Nigeria’s electoral voting experience is characteristic of less than expected voter turnouts. The fear of a violent outing, intimidation or harassment by political thugs, loss of faith in the electoral and political system of the country, fear of manipulated results, fear of ballot snuffing and snatching, stress and lateness of electoral staff are some of the reasons for the low turnout of people during elections.

During the 2019 presidential elections, out of 82.3 million voters collated by INEC, only 29.3 million voters were accredited, representing 35.6 per cent of the total voting population. By the end of the elections, the total votes cast was 28.6 million, and the total number of valid votes was 27.3 million. This means that 33.1 percent of eligible voters elected the president in that year. The same trend was experienced at the state levels.

Therefore, it is essential to seek ways to emulate and encourage the electronic voting system if the country’s electoral process must see a true renaissance. The government must see the need for this and move to work with the private sector to achieve this feat.

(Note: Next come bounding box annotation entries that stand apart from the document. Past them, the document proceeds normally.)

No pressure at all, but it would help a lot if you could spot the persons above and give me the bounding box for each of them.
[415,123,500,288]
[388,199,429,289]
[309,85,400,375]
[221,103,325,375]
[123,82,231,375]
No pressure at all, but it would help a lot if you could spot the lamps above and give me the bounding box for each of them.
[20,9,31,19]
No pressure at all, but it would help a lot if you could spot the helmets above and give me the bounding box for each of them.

Voter information using Bank Verification Number (BVN) or National Identification Number (NIN) can be helpful. The government can also work with commercial banks, the Federal Road Safety Corps (FRSC), immigrations, higher institutions, religious bodies, the National Population Commission (NPC), public hospitals and various embassies to gather other relevant information about Nigerians who are either resident in the country or are abroad. This is to ensure that accurate voter information or data are gathered for proper identification and accountability.

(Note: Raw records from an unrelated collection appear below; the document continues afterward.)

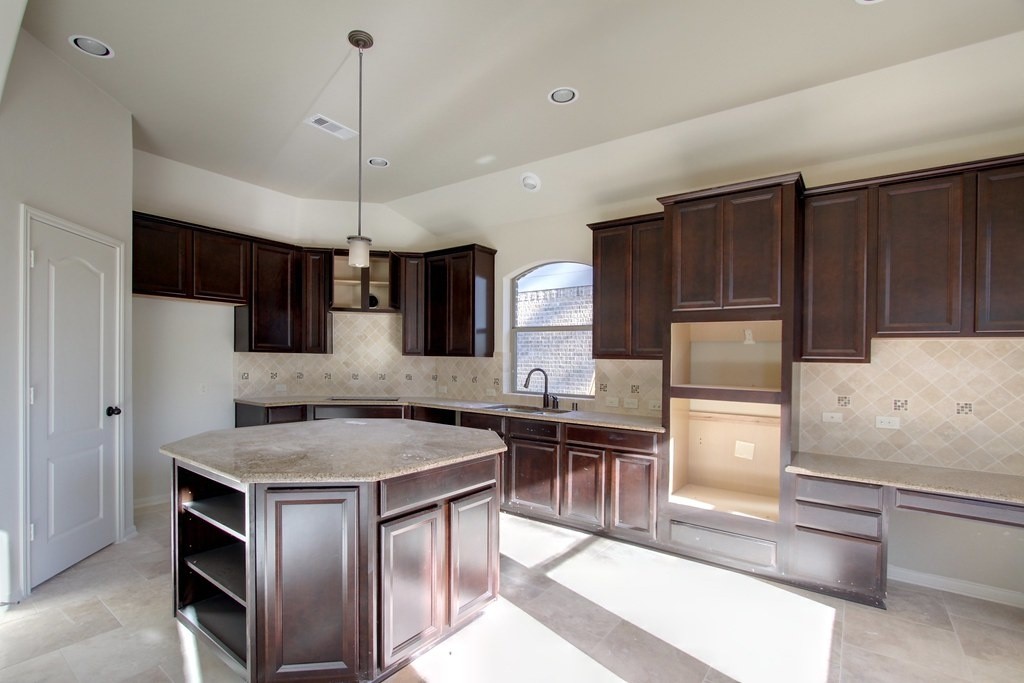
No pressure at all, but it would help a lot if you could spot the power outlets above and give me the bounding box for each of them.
[650,400,661,410]
[624,400,638,408]
[876,416,901,429]
[604,397,618,407]
[824,412,842,423]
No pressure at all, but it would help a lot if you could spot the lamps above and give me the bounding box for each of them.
[346,30,373,267]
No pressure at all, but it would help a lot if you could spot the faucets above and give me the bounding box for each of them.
[524,368,549,408]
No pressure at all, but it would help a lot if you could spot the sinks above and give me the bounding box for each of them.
[484,404,571,417]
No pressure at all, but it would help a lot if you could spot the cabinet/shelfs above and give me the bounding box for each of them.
[656,172,807,321]
[132,211,247,304]
[232,236,326,354]
[396,243,497,358]
[792,478,1024,610]
[661,321,791,588]
[588,212,664,360]
[800,157,1024,363]
[173,404,660,683]
[325,247,401,314]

Furthermore, the government must sit at a round table with tech firms and other network service providers to discuss the administration of electronic voter services.

While it is mostly agreed that the paper-based voting system in Nigeria is expensive and generally overwhelming, learning from BBNaija’s novel e-voting system will usher the country into a new era of a cheaper, faster, more efficient, accurate and credible system of choosing the best and well-deserving leaders for the nation.